* [Problem to work on]: Print the lines of the entries below word for word, beginning at the line that contains "Of [314,199] and [51,175], which is nearer?" and stopping after the line that contains "Answer: point (318, 193), point", with both of those lines included.

* [Given data]:
○ ○ ○ ○ ○ ○ ○

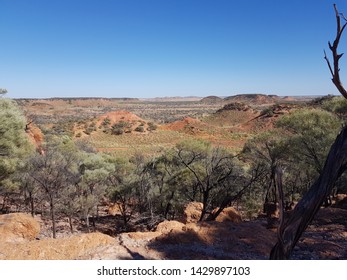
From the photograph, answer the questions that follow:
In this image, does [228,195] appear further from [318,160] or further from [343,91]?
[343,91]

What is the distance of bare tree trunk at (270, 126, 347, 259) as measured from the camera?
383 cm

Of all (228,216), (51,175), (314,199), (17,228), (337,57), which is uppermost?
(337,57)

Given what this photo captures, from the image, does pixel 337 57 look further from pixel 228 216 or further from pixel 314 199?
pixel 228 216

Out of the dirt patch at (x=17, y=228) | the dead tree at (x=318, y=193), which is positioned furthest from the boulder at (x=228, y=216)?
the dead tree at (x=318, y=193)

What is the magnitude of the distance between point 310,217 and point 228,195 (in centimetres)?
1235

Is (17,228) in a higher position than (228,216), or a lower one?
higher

○ ○ ○ ○ ○ ○ ○

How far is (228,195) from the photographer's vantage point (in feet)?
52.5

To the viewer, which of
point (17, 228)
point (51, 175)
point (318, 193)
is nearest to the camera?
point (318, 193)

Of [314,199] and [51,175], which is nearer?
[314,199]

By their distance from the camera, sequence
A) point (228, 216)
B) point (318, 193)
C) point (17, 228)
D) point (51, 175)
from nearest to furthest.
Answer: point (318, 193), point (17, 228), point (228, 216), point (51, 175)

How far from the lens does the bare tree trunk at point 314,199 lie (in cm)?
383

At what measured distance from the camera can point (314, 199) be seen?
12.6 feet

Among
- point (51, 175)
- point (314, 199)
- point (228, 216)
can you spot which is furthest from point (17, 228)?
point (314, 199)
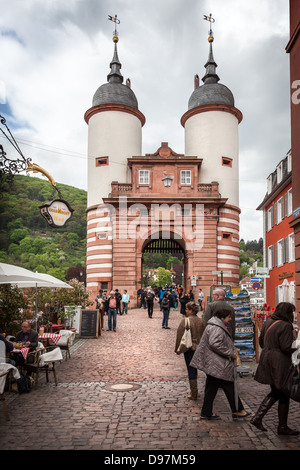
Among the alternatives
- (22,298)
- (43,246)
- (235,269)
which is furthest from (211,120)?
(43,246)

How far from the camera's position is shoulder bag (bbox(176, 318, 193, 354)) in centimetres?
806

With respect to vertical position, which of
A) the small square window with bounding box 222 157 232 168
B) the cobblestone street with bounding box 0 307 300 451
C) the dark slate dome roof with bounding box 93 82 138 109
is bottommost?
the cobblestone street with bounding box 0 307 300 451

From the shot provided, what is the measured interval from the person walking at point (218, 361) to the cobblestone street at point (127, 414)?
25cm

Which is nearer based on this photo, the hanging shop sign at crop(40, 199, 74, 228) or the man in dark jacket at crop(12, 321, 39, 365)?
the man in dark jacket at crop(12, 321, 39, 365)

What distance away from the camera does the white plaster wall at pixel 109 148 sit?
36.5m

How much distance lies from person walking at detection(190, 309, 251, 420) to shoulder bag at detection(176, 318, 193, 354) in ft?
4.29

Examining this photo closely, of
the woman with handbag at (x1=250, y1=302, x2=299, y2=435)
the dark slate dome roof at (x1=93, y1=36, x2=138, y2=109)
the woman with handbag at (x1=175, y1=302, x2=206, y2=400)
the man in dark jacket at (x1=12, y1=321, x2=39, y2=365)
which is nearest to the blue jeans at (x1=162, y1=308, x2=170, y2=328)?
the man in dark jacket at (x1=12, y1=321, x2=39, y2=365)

○ ○ ○ ○ ○ ○ ○

* [Solution for this task]:
Of [314,199] and [51,175], which is nearer?
[314,199]

By their distance from the camera, sequence
A) point (228, 216)
B) point (318, 193)
C) point (17, 228)
D) point (51, 175)
from nearest to furthest.
Answer: point (318, 193), point (17, 228), point (228, 216), point (51, 175)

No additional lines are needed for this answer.